• PASSAGE TO READ
=-=-=-=-=
Finding fossils of large-boned dinosaurs is hard enough, but imagine searching for fossilized jellyfish. Good specimens of such soft-tissue organisms are extremely rare. As a result, scientists have very little information about their role in early ecosystems. But a recent discovery of hundreds of jellyfish impressions on what were once the shores of an inland sea in central Wisconsin suggests that they occupied an important position on the food chain.
In a report appearing in the February issue of Geology, James W. Hagadorn of the California Institute of Technology and colleagues conclude that the fossilized jellyfish, which are similar in size to their modern descendants but much bigger than previously uncovered specimens from the same time, were some of the largest and most important predators during the Cambrian period. In other words, Hagadorn says, "we may have been inadvertently omitting a huge amount of information about all of the soft-bodied animals that were swimming around in the water column, munching on other organisms, but which were rarely fossilized."
The discovery represents one of only two jellyfish mass-strandings known from the fossil record. The authors hypothesize that either wind blew the jellyfish into shallower water or the creatures swam there in search of prey. In any case, the ebbing tide left them ashore. Analysis of the fossils shows that some of the jellyfish tried to keep moving, ingesting sediment in the process and essentially anchoring themselves to the floor. Several tidal cycles later, loose sediments had entombed them. Fortunately for scientists, not much seems to have disturbed their remains since then.
=-=-=-=-=
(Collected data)
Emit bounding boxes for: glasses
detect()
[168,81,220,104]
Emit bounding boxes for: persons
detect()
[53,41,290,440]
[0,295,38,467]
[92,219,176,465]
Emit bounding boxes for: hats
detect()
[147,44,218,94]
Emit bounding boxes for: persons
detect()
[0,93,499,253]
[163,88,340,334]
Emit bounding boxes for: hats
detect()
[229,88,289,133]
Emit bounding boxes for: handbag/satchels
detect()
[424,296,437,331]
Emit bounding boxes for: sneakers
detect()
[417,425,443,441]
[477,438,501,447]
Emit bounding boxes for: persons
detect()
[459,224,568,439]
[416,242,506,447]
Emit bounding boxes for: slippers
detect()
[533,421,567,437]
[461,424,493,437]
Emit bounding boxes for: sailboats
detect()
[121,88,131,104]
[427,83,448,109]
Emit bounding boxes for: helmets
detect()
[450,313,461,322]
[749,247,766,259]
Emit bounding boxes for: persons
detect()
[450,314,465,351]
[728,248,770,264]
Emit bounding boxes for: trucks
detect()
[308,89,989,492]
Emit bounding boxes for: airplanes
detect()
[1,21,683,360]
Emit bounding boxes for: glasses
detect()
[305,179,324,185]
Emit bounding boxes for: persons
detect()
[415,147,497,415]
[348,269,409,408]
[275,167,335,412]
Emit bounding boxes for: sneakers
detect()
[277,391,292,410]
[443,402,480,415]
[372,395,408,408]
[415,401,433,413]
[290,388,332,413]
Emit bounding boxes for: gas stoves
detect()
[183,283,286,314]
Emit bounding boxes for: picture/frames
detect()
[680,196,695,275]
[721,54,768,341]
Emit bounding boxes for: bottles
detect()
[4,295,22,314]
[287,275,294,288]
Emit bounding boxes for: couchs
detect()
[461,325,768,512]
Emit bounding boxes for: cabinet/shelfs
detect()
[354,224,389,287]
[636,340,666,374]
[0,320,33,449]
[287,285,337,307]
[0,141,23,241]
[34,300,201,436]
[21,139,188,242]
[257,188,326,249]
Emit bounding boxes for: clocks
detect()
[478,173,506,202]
=-=-=-=-=
• ACTIVITY
According to the jellyfish fossils text, where were the hundreds of jellyfish impressions discovered?

• ANSWER TO THE PROBLEM
They were found in central Wisconsin, on what were once the shores of an inland sea.